● **Provided passage**:
-- Start --
Generate anchor_ids for all block types, not just headings #119

Closed
opened 2026-03-09 03:09:30 +00:00 by forgejo_admin · 2 comments

Lineage

todo-block-anchor-ids (no plan ancestry — Epilogue item 9 on phase-postgres-epilogue-cleanup)

Repo

forgejo_admin/pal-e-docs

User Story

As an agent using the block API
I want every block to have an anchor_id
So that I can use update_block and delete_block on paragraphs, lists, tables, and code blocks — not just headings

Context

The HTML parser currently only generates anchor_id for heading blocks (by slugifying the heading text). All other block types get anchor_id: null. Since the block API endpoints (/notes/{slug}/blocks/{anchor_id}) use anchor_id as the path parameter, non-heading blocks are completely un-addressable for updates and deletes.

This was discovered in a live session when trying to update a single paragraph in a plan note — the only option was update_note() with the entire HTML content, defeating the purpose of block-level editing.

~262 notes have blocks with null anchor_ids. After the parser fix, existing blocks need a backfill migration to populate their anchor_ids.
-- End --
● **Exercise goal**: Rewrite the part of the anchor ID issue that opens with the words containing "Generate anchor_ids for" and closes with "9 on phase-postgres-epilogue-cleanup)", putting "section titles" wherever "headings" appears.

● **Dataset excerpt**:
-- Start --
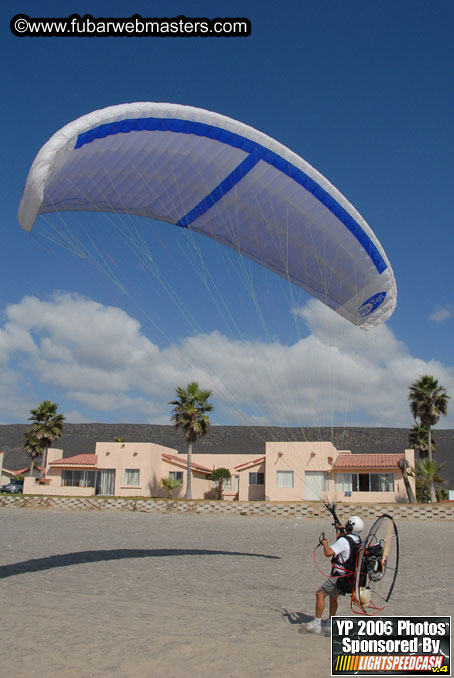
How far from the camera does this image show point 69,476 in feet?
-- End --
● **Complete answer**:
Generate anchor_ids for all block types, not just section titles #119

Closed
opened 2026-03-09 03:09:30 +00:00 by forgejo_admin · 2 comments

Lineage

todo-block-anchor-ids (no plan ancestry — Epilogue item 9 on phase-postgres-epilogue-cleanup)